▶ ITEMS:
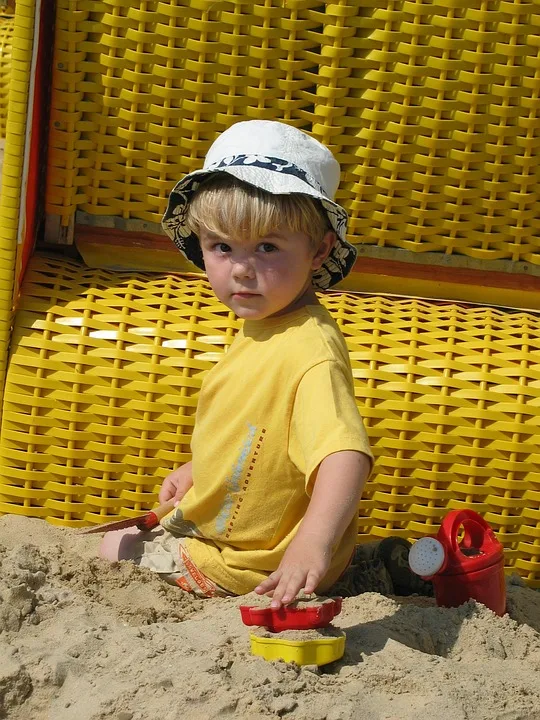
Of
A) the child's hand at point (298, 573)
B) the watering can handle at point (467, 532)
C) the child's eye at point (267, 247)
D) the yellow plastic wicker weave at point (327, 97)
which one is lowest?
A: the watering can handle at point (467, 532)

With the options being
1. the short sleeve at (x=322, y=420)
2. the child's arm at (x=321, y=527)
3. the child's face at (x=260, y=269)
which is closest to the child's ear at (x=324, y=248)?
the child's face at (x=260, y=269)

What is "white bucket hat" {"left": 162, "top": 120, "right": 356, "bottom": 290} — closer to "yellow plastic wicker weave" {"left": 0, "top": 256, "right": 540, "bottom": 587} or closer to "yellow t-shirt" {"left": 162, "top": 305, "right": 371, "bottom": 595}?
"yellow t-shirt" {"left": 162, "top": 305, "right": 371, "bottom": 595}

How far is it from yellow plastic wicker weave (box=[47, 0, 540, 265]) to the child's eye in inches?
32.8

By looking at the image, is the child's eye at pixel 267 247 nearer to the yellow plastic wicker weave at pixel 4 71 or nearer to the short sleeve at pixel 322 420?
the short sleeve at pixel 322 420

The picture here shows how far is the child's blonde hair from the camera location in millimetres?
2102

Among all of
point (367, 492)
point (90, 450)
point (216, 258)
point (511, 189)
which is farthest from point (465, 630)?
point (511, 189)

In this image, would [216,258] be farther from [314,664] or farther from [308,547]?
[314,664]

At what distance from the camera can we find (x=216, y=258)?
2.19 metres

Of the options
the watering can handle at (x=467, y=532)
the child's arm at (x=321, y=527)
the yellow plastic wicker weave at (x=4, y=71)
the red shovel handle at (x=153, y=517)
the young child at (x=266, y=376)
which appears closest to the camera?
the child's arm at (x=321, y=527)

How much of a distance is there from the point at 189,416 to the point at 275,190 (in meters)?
0.82

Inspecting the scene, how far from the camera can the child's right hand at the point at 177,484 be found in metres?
2.58

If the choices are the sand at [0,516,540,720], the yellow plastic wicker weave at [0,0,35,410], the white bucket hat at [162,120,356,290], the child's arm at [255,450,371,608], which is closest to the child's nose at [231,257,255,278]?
the white bucket hat at [162,120,356,290]

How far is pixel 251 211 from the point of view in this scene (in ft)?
6.89

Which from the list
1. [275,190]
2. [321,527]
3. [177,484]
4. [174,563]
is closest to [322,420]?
[321,527]
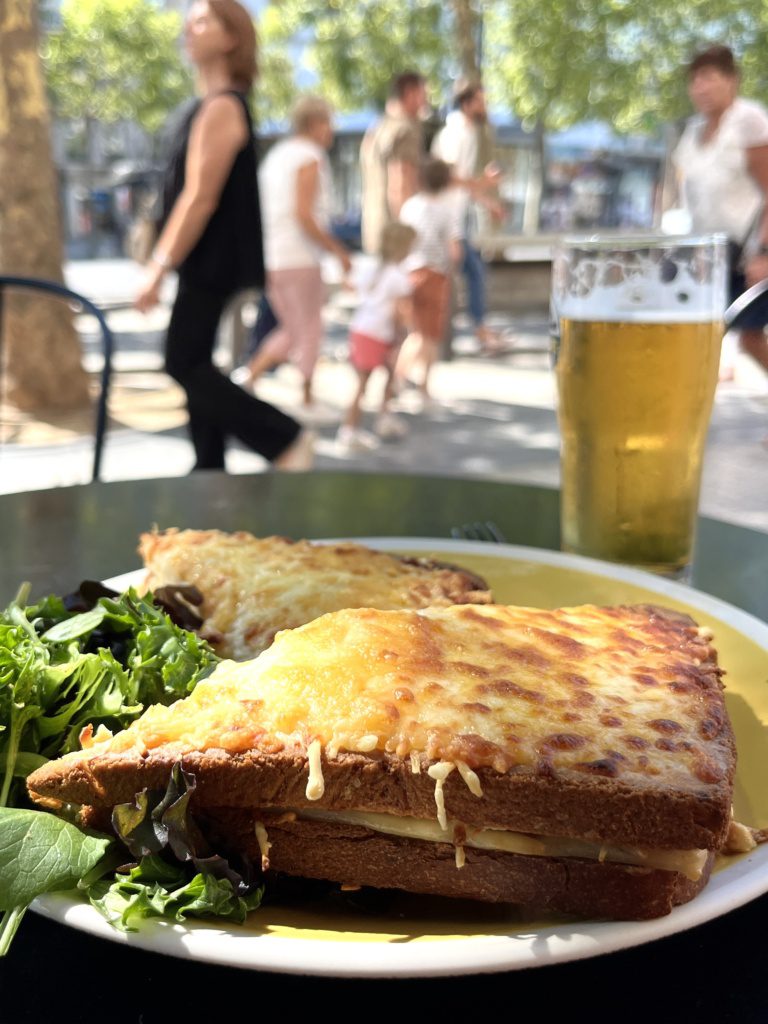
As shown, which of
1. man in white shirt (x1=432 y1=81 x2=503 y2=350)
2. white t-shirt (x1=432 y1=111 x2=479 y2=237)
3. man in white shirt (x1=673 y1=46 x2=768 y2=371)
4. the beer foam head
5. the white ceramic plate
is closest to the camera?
the white ceramic plate

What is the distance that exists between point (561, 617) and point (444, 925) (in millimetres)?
509

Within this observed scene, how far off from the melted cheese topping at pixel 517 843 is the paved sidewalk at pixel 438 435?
5.43 meters

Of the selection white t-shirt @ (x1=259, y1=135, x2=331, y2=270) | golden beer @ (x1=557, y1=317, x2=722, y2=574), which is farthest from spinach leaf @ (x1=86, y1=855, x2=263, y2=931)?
white t-shirt @ (x1=259, y1=135, x2=331, y2=270)

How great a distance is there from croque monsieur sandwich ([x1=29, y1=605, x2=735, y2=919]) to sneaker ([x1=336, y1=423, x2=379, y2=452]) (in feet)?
23.3

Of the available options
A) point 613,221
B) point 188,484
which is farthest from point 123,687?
point 613,221

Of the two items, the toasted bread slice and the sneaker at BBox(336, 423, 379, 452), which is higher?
the toasted bread slice

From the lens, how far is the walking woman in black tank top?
17.3 feet

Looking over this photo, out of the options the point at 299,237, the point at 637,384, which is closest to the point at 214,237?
the point at 299,237

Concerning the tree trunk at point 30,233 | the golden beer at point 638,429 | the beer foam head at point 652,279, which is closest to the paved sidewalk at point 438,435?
Result: the tree trunk at point 30,233

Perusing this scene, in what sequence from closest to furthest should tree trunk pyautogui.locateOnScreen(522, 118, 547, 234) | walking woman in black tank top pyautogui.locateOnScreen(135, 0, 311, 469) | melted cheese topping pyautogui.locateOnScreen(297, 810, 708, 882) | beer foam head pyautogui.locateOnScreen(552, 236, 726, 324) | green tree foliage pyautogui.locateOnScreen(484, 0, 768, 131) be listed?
melted cheese topping pyautogui.locateOnScreen(297, 810, 708, 882) → beer foam head pyautogui.locateOnScreen(552, 236, 726, 324) → walking woman in black tank top pyautogui.locateOnScreen(135, 0, 311, 469) → green tree foliage pyautogui.locateOnScreen(484, 0, 768, 131) → tree trunk pyautogui.locateOnScreen(522, 118, 547, 234)

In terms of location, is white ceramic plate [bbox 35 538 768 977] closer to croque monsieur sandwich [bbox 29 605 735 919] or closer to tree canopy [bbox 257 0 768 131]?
croque monsieur sandwich [bbox 29 605 735 919]

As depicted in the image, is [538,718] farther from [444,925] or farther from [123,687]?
[123,687]

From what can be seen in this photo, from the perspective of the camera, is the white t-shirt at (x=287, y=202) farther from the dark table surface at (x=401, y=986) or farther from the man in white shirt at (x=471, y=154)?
the dark table surface at (x=401, y=986)

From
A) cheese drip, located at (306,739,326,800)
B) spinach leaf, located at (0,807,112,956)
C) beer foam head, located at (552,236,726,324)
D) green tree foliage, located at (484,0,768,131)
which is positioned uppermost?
green tree foliage, located at (484,0,768,131)
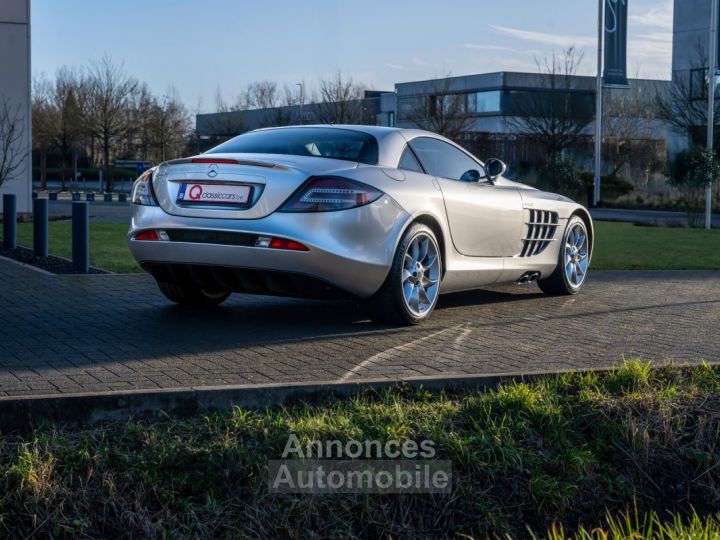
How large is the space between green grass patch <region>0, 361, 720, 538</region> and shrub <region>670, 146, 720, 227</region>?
25.4 m

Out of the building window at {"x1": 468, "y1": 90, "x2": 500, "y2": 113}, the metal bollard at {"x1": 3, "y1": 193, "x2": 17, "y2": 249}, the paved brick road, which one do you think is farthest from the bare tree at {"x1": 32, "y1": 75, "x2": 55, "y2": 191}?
the paved brick road

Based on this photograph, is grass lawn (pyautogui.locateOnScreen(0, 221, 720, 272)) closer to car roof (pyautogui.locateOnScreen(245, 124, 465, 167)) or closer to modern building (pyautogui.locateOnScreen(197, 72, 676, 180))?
car roof (pyautogui.locateOnScreen(245, 124, 465, 167))

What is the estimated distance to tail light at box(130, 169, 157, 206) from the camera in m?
7.83

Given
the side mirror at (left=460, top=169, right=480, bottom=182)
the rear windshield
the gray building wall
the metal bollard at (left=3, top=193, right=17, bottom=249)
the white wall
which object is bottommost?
the metal bollard at (left=3, top=193, right=17, bottom=249)

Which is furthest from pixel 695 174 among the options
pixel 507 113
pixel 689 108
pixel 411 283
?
pixel 507 113

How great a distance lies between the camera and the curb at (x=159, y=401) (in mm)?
4781

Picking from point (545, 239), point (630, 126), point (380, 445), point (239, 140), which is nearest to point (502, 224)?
point (545, 239)

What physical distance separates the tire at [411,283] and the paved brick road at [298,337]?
15 centimetres

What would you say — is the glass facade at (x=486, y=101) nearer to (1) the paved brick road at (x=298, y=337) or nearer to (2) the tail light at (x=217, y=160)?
(1) the paved brick road at (x=298, y=337)

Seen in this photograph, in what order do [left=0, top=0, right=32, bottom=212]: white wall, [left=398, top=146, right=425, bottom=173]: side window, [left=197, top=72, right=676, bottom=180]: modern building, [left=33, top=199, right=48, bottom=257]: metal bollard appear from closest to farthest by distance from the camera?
[left=398, top=146, right=425, bottom=173]: side window
[left=33, top=199, right=48, bottom=257]: metal bollard
[left=0, top=0, right=32, bottom=212]: white wall
[left=197, top=72, right=676, bottom=180]: modern building

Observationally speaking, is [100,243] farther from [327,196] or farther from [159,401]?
[159,401]

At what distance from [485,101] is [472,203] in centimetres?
6586

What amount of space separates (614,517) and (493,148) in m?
50.1

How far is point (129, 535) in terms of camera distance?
4.05 m
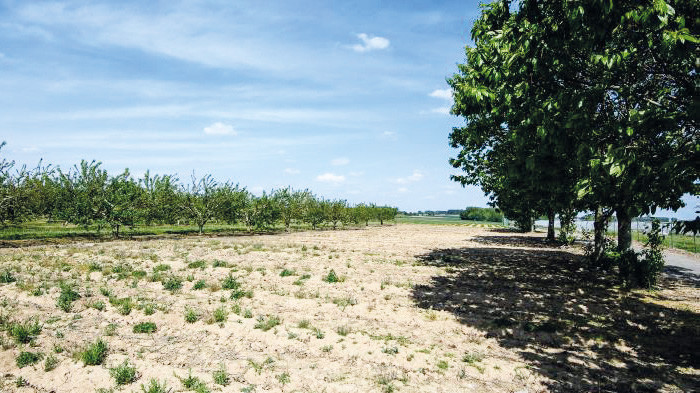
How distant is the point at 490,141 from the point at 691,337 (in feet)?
36.3

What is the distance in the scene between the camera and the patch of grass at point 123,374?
6.39m

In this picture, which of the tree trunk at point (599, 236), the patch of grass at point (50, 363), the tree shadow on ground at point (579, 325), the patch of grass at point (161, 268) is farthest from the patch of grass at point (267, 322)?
the tree trunk at point (599, 236)

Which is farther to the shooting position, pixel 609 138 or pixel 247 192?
pixel 247 192

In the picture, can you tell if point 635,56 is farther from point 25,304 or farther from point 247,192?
point 247,192

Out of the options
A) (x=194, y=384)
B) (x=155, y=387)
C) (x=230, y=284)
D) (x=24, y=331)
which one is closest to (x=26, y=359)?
(x=24, y=331)

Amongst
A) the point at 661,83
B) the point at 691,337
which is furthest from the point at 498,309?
the point at 661,83

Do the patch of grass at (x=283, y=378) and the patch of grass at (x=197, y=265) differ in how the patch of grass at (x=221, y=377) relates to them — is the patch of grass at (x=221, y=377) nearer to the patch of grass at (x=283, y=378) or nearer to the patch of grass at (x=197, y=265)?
the patch of grass at (x=283, y=378)

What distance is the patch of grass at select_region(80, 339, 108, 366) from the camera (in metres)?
7.03

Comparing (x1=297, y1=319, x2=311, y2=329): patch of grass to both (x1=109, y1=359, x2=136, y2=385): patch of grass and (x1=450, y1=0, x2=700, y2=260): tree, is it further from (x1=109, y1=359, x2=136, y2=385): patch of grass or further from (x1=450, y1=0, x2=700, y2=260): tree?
(x1=450, y1=0, x2=700, y2=260): tree

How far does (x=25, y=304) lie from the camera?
10320 millimetres

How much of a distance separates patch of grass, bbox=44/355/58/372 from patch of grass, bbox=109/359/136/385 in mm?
1204

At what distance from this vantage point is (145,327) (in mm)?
8773

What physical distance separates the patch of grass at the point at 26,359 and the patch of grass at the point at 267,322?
13.5ft

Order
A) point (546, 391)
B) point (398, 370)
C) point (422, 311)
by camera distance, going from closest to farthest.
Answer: point (546, 391) → point (398, 370) → point (422, 311)
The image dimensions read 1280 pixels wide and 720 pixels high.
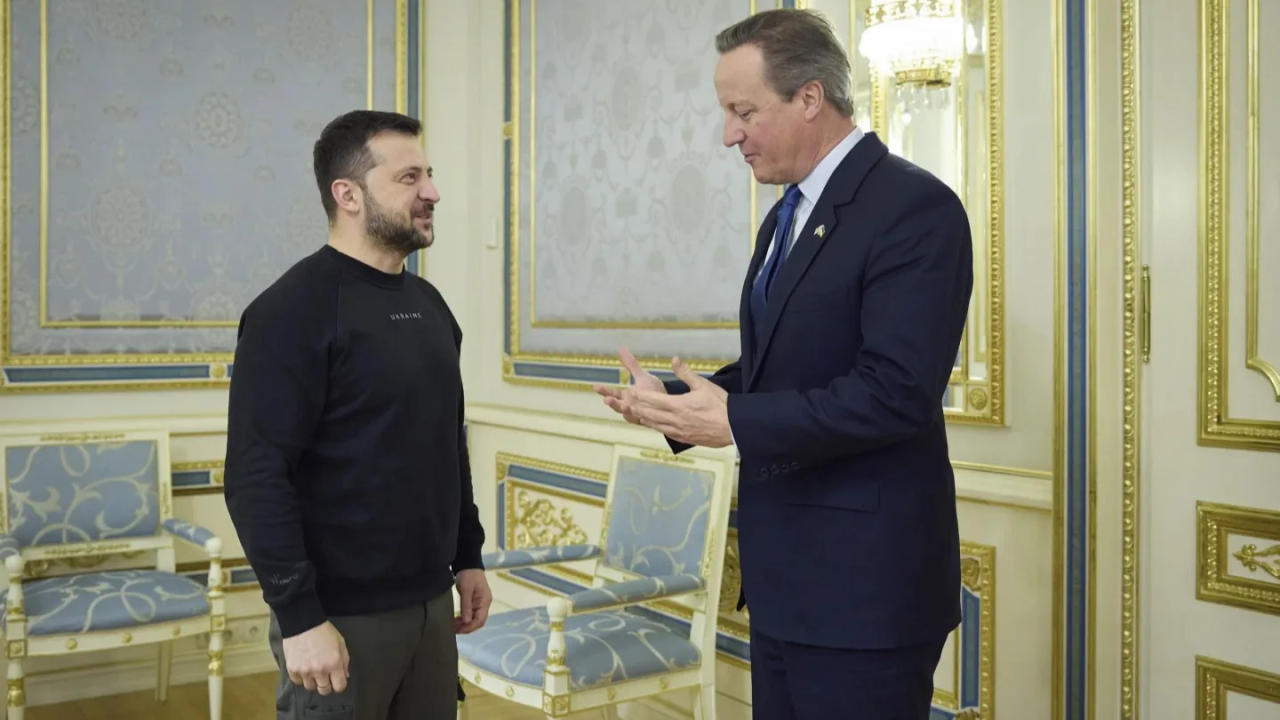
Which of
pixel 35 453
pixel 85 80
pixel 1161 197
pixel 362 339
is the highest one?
pixel 85 80

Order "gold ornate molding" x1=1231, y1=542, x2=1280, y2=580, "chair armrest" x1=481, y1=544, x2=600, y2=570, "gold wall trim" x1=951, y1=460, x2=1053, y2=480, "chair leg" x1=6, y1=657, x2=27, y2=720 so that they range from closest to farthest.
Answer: "gold ornate molding" x1=1231, y1=542, x2=1280, y2=580
"gold wall trim" x1=951, y1=460, x2=1053, y2=480
"chair armrest" x1=481, y1=544, x2=600, y2=570
"chair leg" x1=6, y1=657, x2=27, y2=720

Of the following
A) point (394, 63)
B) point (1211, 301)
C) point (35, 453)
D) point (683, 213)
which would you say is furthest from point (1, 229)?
point (1211, 301)

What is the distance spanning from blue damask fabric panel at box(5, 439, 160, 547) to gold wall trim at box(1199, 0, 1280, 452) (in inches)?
124

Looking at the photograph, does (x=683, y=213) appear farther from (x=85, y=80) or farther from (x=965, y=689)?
(x=85, y=80)

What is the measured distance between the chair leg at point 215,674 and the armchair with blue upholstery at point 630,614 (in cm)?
89

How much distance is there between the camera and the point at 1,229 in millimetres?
3844

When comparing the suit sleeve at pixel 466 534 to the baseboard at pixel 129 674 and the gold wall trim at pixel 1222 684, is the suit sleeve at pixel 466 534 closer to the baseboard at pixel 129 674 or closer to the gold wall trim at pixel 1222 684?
the gold wall trim at pixel 1222 684

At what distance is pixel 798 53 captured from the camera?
1.60 metres

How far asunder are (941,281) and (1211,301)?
928 millimetres

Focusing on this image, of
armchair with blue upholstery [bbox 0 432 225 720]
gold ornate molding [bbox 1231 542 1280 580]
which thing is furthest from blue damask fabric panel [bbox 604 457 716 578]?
gold ornate molding [bbox 1231 542 1280 580]

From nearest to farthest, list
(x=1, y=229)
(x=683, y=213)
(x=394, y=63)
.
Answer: (x=683, y=213) → (x=1, y=229) → (x=394, y=63)

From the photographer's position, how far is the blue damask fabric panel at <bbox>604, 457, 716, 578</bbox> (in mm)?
3061

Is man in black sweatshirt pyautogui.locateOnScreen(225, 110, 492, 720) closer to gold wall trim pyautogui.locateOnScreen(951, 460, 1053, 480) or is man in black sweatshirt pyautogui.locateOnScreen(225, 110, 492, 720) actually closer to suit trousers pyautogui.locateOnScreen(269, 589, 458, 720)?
suit trousers pyautogui.locateOnScreen(269, 589, 458, 720)

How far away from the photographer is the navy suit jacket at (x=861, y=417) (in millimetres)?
1445
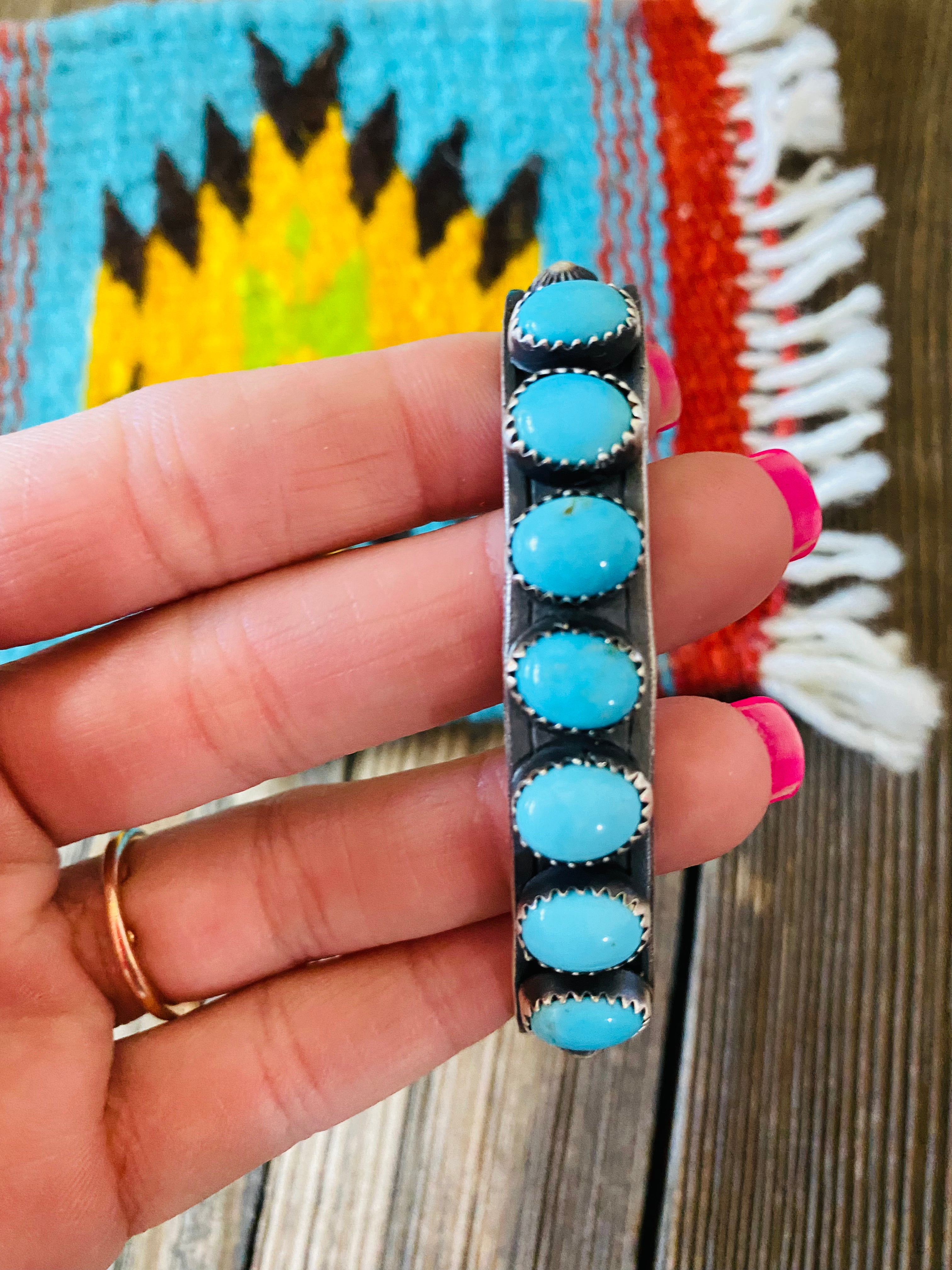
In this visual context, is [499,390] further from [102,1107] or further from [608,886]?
[102,1107]

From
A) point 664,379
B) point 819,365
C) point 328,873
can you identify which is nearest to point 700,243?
point 819,365

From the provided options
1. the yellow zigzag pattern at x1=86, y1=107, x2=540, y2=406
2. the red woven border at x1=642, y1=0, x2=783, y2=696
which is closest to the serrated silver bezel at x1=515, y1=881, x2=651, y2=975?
the red woven border at x1=642, y1=0, x2=783, y2=696

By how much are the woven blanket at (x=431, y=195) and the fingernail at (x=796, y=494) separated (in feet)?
0.41

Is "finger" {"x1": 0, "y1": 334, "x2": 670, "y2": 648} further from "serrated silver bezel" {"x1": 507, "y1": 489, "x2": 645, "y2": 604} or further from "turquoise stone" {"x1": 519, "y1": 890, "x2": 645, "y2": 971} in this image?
"turquoise stone" {"x1": 519, "y1": 890, "x2": 645, "y2": 971}

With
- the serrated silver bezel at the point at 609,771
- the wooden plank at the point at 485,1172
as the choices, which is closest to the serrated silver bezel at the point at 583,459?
the serrated silver bezel at the point at 609,771

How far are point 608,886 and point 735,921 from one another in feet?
0.64

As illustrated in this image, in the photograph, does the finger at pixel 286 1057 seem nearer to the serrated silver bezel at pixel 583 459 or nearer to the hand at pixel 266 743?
the hand at pixel 266 743

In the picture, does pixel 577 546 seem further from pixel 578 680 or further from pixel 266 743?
pixel 266 743

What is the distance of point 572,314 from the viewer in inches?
15.7

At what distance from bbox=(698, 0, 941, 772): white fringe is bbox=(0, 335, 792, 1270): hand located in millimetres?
142

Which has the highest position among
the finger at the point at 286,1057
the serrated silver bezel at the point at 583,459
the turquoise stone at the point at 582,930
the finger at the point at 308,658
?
the serrated silver bezel at the point at 583,459

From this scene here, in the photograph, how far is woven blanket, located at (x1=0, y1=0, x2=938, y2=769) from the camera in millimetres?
613

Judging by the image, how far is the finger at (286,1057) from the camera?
45 centimetres

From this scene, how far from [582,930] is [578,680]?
10 cm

▶ GIVEN INSTRUCTION: Reproduce the lines word for word, starting at the one holding "From the provided options" and ending at the final line of the material above.

▶ FINISHED EXERCISE:
From the provided options
1. the yellow zigzag pattern at x1=86, y1=107, x2=540, y2=406
2. the red woven border at x1=642, y1=0, x2=783, y2=696
which is closest to the serrated silver bezel at x1=515, y1=881, x2=651, y2=975?
the red woven border at x1=642, y1=0, x2=783, y2=696

By how much are the woven blanket at (x=431, y=195) and the fingernail at (x=796, y=494) separated (in feet)?
0.41

Is "finger" {"x1": 0, "y1": 334, "x2": 670, "y2": 648} further from "serrated silver bezel" {"x1": 507, "y1": 489, "x2": 645, "y2": 604} or further from "turquoise stone" {"x1": 519, "y1": 890, "x2": 645, "y2": 971} in this image?
"turquoise stone" {"x1": 519, "y1": 890, "x2": 645, "y2": 971}

With
- the serrated silver bezel at the point at 609,771
- the wooden plank at the point at 485,1172
as the choices, which is closest to the serrated silver bezel at the point at 583,459?
the serrated silver bezel at the point at 609,771

How far are point 608,886 and point 735,921 from one another in feet?
0.64

As illustrated in this image, in the photograph, does the finger at pixel 286 1057 seem nearer to the serrated silver bezel at pixel 583 459 or nearer to the hand at pixel 266 743?
the hand at pixel 266 743

In the picture, does pixel 577 546 seem further from pixel 578 680 or further from pixel 266 743?
pixel 266 743

What is the distance of point 572,314 from the viewer in inches?
15.7

At what distance from bbox=(698, 0, 941, 772): white fringe is bbox=(0, 335, 792, 1270): hand located in millimetres?
142

Which has the highest position among
the finger at the point at 286,1057
the serrated silver bezel at the point at 583,459
the turquoise stone at the point at 582,930
the finger at the point at 308,658
?
the serrated silver bezel at the point at 583,459

From this scene here, in the photograph, how far is woven blanket, located at (x1=0, y1=0, x2=938, y2=769) from the camera in millimetres?
613

Judging by the image, how far is the finger at (286,1057) from the camera?
45 centimetres

From this scene, how far from [582,930] is [578,680]?
10 cm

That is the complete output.